▶ _Exercise instructions_: Rewrite the records below, changing each "camera" to "lens" and leaving everything else untouched.

--- Data for this task ---

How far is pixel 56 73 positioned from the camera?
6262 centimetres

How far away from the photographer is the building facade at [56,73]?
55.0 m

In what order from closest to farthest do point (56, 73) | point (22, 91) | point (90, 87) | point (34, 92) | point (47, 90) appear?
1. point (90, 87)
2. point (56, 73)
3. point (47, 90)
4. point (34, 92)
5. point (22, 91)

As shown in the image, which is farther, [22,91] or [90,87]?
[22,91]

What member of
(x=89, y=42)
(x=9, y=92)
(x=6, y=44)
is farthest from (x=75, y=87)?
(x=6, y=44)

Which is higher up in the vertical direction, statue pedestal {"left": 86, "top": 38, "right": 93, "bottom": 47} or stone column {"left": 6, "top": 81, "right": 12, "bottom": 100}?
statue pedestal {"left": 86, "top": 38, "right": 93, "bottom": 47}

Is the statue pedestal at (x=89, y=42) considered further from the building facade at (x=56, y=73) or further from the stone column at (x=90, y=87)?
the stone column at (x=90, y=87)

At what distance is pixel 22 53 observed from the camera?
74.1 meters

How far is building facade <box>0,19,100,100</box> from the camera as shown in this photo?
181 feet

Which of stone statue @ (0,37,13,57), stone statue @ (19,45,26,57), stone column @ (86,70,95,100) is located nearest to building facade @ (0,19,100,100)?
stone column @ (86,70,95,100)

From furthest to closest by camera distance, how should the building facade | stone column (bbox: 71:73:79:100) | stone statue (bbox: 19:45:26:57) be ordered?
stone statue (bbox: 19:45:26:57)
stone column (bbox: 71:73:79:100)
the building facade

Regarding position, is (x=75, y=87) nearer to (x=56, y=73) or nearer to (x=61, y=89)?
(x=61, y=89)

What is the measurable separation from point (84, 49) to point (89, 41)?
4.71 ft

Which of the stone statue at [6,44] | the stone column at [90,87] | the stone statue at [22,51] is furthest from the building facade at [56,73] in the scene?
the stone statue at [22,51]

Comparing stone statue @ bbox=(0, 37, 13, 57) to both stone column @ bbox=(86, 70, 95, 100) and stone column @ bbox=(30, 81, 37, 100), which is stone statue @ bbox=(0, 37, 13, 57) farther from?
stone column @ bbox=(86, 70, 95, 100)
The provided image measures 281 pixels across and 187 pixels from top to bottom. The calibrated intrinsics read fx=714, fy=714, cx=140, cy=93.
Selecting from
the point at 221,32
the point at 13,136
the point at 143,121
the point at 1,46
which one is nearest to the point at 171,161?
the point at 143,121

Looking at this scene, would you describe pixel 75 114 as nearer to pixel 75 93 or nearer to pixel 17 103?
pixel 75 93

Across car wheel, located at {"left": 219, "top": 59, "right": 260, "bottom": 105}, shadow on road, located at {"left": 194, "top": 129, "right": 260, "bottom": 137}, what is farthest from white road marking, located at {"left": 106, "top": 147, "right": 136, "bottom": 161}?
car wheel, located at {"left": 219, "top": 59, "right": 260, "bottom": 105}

---

▶ _Answer to this exercise_:
How far is pixel 56 73 positioned from the lens?
6262 centimetres

How far away from the photographer is the building facade at [56,73]?
55.0 m

In what order from closest to farthest do point (56, 73) | point (22, 91) | point (90, 87) | point (34, 92) | point (47, 90) appear?
1. point (90, 87)
2. point (56, 73)
3. point (47, 90)
4. point (34, 92)
5. point (22, 91)

As shown in the image, which is farther, [22,91] or [90,87]?
[22,91]

What member of
(x=89, y=42)
(x=9, y=92)
(x=6, y=44)
is farthest from (x=75, y=87)?
(x=6, y=44)

Which is higher up in the vertical direction, statue pedestal {"left": 86, "top": 38, "right": 93, "bottom": 47} or stone column {"left": 6, "top": 81, "right": 12, "bottom": 100}?
statue pedestal {"left": 86, "top": 38, "right": 93, "bottom": 47}

Is the statue pedestal at (x=89, y=42) considered further from the building facade at (x=56, y=73) or further from the stone column at (x=90, y=87)?
the stone column at (x=90, y=87)

At what distance is pixel 22 53 observed from the lens?
74.1 meters

How far is building facade <box>0,19,100,100</box> from the lens as shown in this photo?
181 feet

Which of stone statue @ (0,37,13,57), stone statue @ (19,45,26,57), stone column @ (86,70,95,100) is located nearest to building facade @ (0,19,100,100)?
stone column @ (86,70,95,100)

From furthest to closest by lens distance, how should the building facade | stone column (bbox: 71:73:79:100) | stone statue (bbox: 19:45:26:57) be ordered?
stone statue (bbox: 19:45:26:57)
stone column (bbox: 71:73:79:100)
the building facade

Regarding position, is (x=75, y=87) nearer to (x=56, y=73) or nearer to (x=61, y=89)?
(x=61, y=89)

What is the measurable separation from point (84, 49) to point (89, 41)?
4.71 ft

Which of the stone statue at [6,44] | the stone column at [90,87] | the stone statue at [22,51] is furthest from the building facade at [56,73] in the scene?
the stone statue at [22,51]

Comparing stone statue @ bbox=(0, 37, 13, 57) to both stone column @ bbox=(86, 70, 95, 100) and stone column @ bbox=(30, 81, 37, 100), which is stone statue @ bbox=(0, 37, 13, 57) farther from?
stone column @ bbox=(86, 70, 95, 100)
The provided image measures 281 pixels across and 187 pixels from top to bottom. The calibrated intrinsics read fx=714, fy=714, cx=140, cy=93.
Selecting from
the point at 221,32
the point at 13,136
the point at 143,121
the point at 1,46
which one is nearest to the point at 171,161?
the point at 143,121

Looking at this scene, would you describe pixel 75 114 as nearer to pixel 75 93 or nearer to pixel 17 103?
pixel 75 93

Across car wheel, located at {"left": 219, "top": 59, "right": 260, "bottom": 105}, shadow on road, located at {"left": 194, "top": 129, "right": 260, "bottom": 137}, what is farthest from white road marking, located at {"left": 106, "top": 147, "right": 136, "bottom": 161}?
car wheel, located at {"left": 219, "top": 59, "right": 260, "bottom": 105}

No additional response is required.